The problem with most investment accounts
Most people are not equipped to handle their own investments. Everyone is looking for substantial rewards, but most of us ignore the fact that greater potential for reward means more risk is involved.
How do you limit risk? By diversifying. But that's usually the hitch. Just because you own a half dozen mutual funds or stocks doesn't mean your portfolio is diversified. More often than not, it will mean just the opposite if the underlying holdings of the funds you hold are similar, which they often are. That's frequently the case with stocks, too. If you hold a dozen stocks in related industry sectors, that will magnify, not lessen, the overall risk.
The goal of diversification is to hold a variety of securities that don't all move in the same direction. Equities do well sometimes and are extremely disappointing in others. During periods when interest rates area being reduced, bonds do well. When rates are rising, they do poorly. Real estate goes through boom and bust cycles, too.
So individual holdings are akin to individual threads. By themselves, they are not strong. When knit together from differing asset classes, they form a fabric that can be greater than the sum of its parts.
The overall asset allocation will reflect factors specific to the individual investor. The most important factors are time horizon, investment experience, risk tolerance, and the need for current income. Younger and more risk-tolerant investors seeking increased returns may have portfolios heavily skewed towards equities. They can do so because the risk of owning equities diminishes steadily as time periods extend.
Investors in or near retirement will need portfolios with greater stability and reduced risk exposure. If their time horizons are short and the market plunges in-between, there may not be sufficient time to recover. Portfolios of those investors will depend more heavily on short- or intermediate-term, fixed-income investments, where the risk to principal is under better control.
In this era of prospectively more moderate returns, the cost of investing has become more important. Four decades ago, when brokerage commissions were largely fixed, it usually cost $100 or more to buy or sell a stock. These days, there are no commissions. In the early days of mutual funds, sales charges often ran as high as 8%. Now, many mutual funds are available with no sales charge. And there are also exchange-traded funds offering participation in different industry sectors, asset classes, as well as regions or countries around the world. Here, too, there are no commissions.

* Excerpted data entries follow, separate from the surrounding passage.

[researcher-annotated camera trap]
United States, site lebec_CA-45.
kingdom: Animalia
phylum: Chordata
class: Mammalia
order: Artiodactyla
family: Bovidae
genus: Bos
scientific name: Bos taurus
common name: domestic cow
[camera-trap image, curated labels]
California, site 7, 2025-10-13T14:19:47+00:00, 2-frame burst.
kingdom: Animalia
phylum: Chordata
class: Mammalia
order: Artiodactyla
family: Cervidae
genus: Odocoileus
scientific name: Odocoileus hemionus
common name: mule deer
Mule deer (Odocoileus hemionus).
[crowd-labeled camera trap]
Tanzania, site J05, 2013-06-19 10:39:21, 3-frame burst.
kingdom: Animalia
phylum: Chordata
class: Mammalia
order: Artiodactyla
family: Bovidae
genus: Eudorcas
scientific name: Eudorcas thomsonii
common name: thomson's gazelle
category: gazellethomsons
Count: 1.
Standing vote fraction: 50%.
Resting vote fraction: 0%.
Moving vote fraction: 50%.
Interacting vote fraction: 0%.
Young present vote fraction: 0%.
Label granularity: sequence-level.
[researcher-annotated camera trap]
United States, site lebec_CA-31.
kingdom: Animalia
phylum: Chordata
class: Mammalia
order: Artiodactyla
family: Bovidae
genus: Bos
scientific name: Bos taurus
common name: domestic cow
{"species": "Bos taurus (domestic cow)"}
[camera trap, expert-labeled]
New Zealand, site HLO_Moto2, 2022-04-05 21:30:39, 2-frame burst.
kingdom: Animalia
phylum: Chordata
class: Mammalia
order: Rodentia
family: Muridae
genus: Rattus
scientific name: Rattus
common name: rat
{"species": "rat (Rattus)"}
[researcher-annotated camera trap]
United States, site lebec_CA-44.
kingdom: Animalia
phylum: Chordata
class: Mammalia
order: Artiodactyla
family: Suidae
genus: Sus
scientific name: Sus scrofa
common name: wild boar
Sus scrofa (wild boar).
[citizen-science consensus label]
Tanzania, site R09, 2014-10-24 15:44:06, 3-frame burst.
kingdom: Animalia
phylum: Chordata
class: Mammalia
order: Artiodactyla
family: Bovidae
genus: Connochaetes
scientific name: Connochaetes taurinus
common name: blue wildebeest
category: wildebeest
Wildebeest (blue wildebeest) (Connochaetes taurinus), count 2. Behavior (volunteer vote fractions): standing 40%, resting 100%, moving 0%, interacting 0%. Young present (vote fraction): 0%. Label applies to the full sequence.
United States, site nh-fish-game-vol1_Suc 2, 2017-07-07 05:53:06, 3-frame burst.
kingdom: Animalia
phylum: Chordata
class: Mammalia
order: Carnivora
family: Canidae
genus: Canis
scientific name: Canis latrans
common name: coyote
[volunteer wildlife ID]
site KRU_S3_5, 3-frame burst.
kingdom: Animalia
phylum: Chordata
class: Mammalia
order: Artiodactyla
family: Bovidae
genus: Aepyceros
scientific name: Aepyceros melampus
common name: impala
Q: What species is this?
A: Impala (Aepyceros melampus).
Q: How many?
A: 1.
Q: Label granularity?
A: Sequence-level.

But there's more. With funds, there are expenses. With actively managed funds, there is also the cost of managing these funds. All of these add up. As underlying costs rise, the prospective returns to investors are reduced. So in addition to the cost of buying into these funds, one needs to look closely at the cost of the funds themselves. In some cases, that can be as low as 0.05%, but in others it can be as high as 2% to 3%.
As if all of this isn't enough to consider, there's the temptation to think that past results will provide some degree of assurance that the future will be more of the same. A perfect example is a mutual fund with an excellent record over the last three or five years. But if the fund manager leaves and a new manager takes over, guess what? It 's a new fund.
Investors need to be informed. Few really are. Although there's an overwhelming amount of information available about investing, the challenge is figuring out what's important and what can be ignored.
Much that comes out of the media is of little value. When the market goes up hundreds of points based on a snippet of good economic news and then drops by the same amount the next day when investors react poorly to talk of rising interest rates, you have to wonder what's wrong with this picture. The best advice is to think of day-to-day events as you think of the weather. Weather can be unpredictable, but we know for sure that summer brings warmth and winter means bundle up. It's the same with investments.
One has to take the broader view to understand what's going on. What happens in the short term is essentially unknowable. Even so, as time extends, disciplined investing pays off. Any given year or two may be disappointing, but a properly constructed portfolio will provide worthwhile returns over time while limiting exposure to risk.